If you’re interested in performing your own analysis, I strongly suggest avoiding the cumbersome SUG interface. Instead, locate the almost hidden ‘Download’ link at the top right of the updates grid and click that to open the data in Excel. From there you can use Excel’s filtering tools to wrestle the update information into more manageable lists.

KRACK Wi-Fi vulnerability: what you need to know

Last week, security researchers identified a series of vulnerabilities affecting almost all Wi-Fi devices, from computers to refrigerators. The vulnerability could allow attackers to intercept wireless communications and potentially steal credentials and other sensitive information. The vulnerabilities are collectively referred to as KRACK.

The good news is that computers running Windows and Linux already have patches available. Microsoft included fixes in the October 2017 Patch Tuesday updates.

Apple says that fixes are ready for MacOS, but there’s no word on exactly when they will actually be made available.

The bad news is that mobile devices, particularly those that run Google’s Android operating system, are vulnerable, and in some cases, might stay that way indefinitely. That’s because even though Google has prepared fixes for Android, those fixes won’t get to devices made by other vendors until those vendors make them available. Some vendors are better than others at pushing updates to their devices. Worse, some devices running older O/S versions may never get updates at all, rendering them permanently insecure.
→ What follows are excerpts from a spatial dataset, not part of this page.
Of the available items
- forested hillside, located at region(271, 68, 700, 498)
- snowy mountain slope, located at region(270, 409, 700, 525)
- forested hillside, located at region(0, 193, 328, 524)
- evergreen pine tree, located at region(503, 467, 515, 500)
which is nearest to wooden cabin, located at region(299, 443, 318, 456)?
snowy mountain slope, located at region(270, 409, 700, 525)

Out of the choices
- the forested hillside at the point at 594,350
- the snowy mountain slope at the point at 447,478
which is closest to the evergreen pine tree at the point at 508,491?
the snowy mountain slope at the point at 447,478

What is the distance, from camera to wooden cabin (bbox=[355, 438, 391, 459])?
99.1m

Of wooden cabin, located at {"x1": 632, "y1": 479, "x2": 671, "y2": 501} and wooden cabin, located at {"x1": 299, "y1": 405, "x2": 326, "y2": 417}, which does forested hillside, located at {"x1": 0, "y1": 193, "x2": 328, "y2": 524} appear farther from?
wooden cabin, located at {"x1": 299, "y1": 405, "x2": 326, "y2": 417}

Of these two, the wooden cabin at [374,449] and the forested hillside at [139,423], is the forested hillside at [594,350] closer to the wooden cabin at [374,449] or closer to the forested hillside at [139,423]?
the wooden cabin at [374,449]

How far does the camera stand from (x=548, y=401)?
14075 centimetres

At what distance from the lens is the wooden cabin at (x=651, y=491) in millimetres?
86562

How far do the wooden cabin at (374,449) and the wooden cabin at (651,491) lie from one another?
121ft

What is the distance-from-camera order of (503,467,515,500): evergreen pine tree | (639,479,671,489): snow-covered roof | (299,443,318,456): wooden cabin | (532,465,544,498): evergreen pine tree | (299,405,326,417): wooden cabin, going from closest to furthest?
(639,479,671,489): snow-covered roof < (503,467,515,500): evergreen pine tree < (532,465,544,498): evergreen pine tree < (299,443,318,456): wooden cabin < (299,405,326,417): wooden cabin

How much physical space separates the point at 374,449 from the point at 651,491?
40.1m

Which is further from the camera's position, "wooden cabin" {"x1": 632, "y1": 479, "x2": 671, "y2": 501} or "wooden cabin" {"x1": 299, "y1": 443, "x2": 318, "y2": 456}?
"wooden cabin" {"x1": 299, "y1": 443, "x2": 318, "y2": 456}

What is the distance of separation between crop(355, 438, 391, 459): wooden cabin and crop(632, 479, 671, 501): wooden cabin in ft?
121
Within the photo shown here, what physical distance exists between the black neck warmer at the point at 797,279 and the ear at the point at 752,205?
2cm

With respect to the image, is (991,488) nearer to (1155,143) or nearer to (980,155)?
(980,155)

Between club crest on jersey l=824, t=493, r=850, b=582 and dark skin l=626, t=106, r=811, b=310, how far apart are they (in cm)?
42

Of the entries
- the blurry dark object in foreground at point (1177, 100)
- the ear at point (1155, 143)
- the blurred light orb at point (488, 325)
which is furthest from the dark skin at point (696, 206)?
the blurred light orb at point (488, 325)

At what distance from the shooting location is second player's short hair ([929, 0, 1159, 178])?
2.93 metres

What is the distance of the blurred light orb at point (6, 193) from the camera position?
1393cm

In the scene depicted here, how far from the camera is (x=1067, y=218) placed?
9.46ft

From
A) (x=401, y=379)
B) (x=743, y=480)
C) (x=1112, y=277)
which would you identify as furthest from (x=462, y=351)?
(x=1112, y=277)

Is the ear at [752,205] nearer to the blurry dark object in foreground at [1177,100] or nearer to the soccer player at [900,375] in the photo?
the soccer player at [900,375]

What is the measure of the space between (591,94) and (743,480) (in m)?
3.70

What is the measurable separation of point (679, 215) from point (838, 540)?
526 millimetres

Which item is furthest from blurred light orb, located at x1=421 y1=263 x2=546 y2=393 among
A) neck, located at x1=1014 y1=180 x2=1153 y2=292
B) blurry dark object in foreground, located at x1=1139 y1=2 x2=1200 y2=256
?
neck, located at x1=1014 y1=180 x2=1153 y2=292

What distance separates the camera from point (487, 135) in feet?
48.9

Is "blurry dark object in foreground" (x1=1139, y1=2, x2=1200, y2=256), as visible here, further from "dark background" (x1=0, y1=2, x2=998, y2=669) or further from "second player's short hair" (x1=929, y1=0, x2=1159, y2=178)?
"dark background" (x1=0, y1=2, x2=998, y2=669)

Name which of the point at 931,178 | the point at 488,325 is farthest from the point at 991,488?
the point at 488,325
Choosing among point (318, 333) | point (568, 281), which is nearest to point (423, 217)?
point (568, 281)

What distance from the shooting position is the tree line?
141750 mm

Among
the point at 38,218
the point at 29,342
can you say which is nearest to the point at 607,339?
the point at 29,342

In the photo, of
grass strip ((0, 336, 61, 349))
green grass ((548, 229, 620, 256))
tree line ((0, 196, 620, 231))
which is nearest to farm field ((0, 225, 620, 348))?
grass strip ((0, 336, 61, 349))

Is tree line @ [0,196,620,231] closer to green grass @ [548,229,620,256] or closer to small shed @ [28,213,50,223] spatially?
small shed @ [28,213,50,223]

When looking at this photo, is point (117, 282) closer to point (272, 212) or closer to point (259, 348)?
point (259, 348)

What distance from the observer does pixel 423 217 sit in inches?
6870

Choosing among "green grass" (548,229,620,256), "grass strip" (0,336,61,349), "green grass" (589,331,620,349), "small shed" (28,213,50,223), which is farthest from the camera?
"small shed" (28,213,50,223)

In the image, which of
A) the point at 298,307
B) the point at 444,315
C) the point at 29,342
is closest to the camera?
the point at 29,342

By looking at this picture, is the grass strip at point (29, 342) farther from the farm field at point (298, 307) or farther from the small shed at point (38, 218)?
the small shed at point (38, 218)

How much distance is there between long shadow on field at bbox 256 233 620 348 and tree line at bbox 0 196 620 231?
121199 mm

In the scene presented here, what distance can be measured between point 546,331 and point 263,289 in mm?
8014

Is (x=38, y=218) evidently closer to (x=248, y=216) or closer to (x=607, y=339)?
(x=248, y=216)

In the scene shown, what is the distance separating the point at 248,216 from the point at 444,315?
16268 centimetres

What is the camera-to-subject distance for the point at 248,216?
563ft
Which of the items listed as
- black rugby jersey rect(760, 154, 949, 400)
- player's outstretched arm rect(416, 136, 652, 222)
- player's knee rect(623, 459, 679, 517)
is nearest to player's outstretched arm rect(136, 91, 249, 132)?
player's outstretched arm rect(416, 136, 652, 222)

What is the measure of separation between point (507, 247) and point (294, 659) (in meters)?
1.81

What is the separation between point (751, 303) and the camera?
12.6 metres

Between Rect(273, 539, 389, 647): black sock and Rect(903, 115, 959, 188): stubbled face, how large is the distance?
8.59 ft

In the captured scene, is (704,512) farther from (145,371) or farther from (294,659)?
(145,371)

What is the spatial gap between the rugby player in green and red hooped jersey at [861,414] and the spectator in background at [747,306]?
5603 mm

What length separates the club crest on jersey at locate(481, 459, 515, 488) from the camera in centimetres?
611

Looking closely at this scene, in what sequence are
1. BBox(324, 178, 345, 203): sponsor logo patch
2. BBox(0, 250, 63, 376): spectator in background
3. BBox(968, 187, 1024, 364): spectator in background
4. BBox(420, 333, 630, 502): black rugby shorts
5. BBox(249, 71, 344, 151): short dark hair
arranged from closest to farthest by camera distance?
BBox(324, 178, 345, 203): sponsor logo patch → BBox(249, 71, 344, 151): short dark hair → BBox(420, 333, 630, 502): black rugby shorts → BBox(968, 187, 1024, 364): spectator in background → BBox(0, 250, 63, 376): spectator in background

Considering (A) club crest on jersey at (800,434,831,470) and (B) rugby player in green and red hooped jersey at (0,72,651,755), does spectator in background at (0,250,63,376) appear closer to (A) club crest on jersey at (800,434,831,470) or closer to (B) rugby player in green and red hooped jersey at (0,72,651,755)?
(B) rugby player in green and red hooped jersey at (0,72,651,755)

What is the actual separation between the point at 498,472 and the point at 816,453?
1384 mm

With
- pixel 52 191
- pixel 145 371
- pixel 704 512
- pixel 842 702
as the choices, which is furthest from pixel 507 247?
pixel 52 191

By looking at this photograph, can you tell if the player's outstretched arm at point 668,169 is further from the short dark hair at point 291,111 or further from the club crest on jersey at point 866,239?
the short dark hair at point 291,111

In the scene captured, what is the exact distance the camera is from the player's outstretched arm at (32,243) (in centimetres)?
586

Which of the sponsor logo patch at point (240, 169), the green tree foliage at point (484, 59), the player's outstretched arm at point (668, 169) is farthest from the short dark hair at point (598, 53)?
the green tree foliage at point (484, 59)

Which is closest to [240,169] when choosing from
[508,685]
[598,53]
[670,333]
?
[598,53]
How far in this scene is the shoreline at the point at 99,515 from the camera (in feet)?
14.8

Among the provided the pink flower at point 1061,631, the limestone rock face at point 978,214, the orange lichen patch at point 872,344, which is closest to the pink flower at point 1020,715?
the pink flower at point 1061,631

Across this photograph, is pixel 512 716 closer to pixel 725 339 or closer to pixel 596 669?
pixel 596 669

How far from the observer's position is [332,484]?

There are mitigating factors. First, because of the responsible way in which these vulnerabilities were reported, Microsoft and other major players have had time to develop fixes, while details of the vulnerabilities were kept relatively secret until recently. That means we have a head start on the bad guys this time.

Second, exploiting these vulnerabilities requires close proximity. Attacks based on these vulnerabilities can’t be executed over the Internet.

Use caution with unpatched devices

If you use a public Wi-Fi access point with an unpatched device, you’re exposed. So until patches for your device become available, you might want to disable its Wi-Fi when you’re not at home. Most devices have settings that prevent automatically connecting to Wi-Fi networks it finds in the vicinity.

IoT devices may remain vulnerable forever

‘Internet of Things’ (IoT) devices, including thermostats, cars, appliances, and basically anything that can have a computer stuffed into it, often connect to the Internet using Wi-Fi. There are no security standards for IoT devices yet, and many are extremely unlikely to ever be patched.

Recommendation: identify all of your IoT devices that have the ability to connect to the Internet. For each, make sure that you’re using a wired connection, or disable networking completely, if possible. As for devices that connect to the Internet via Wi-Fi and cannot or won’t be patched or disabled, consider taking them to the nearest landfill.